Swap "photographer" for "camera" in the entries starting with the line containing "How far is castle" and continuing through the end of the entries, and give those lines again with everything else unchanged.

** begin **

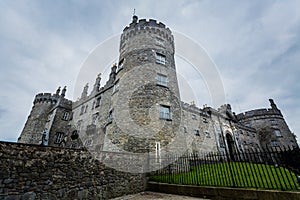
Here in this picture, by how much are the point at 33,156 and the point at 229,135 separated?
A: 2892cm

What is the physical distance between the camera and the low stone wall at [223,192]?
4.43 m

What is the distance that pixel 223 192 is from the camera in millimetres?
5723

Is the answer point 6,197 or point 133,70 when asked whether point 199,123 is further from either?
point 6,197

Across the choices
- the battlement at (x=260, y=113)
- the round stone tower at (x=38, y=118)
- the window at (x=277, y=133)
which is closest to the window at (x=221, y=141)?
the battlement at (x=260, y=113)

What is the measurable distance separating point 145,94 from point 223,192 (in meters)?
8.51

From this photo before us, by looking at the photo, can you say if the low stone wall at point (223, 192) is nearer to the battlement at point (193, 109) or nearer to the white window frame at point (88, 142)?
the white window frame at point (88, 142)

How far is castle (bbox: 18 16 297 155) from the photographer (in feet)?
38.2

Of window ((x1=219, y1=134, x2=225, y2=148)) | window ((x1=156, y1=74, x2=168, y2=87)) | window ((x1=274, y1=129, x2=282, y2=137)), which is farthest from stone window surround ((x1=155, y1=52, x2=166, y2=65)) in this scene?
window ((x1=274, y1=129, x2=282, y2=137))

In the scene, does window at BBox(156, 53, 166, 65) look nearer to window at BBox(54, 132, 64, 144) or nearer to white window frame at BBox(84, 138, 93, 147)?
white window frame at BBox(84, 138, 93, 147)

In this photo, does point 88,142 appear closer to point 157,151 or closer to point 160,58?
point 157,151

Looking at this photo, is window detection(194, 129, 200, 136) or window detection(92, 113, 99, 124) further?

** end **

** Solution for this task **
How far is castle (bbox: 18 16 297 155) from the camera (in feet)?
38.2

Of window ((x1=219, y1=134, x2=225, y2=148)) | window ((x1=156, y1=74, x2=168, y2=87)) | window ((x1=274, y1=129, x2=282, y2=137)), which is farthest from stone window surround ((x1=155, y1=52, x2=166, y2=65)) in this scene?
window ((x1=274, y1=129, x2=282, y2=137))

In the scene, does window at BBox(156, 53, 166, 65) look nearer to window at BBox(54, 132, 64, 144) or nearer to white window frame at BBox(84, 138, 93, 147)?
white window frame at BBox(84, 138, 93, 147)

In this photo, does point 88,142 appear closer to point 157,151 or closer to point 160,58?
point 157,151

Looking at this photo, is window detection(194, 129, 200, 136) or window detection(92, 113, 99, 124) further?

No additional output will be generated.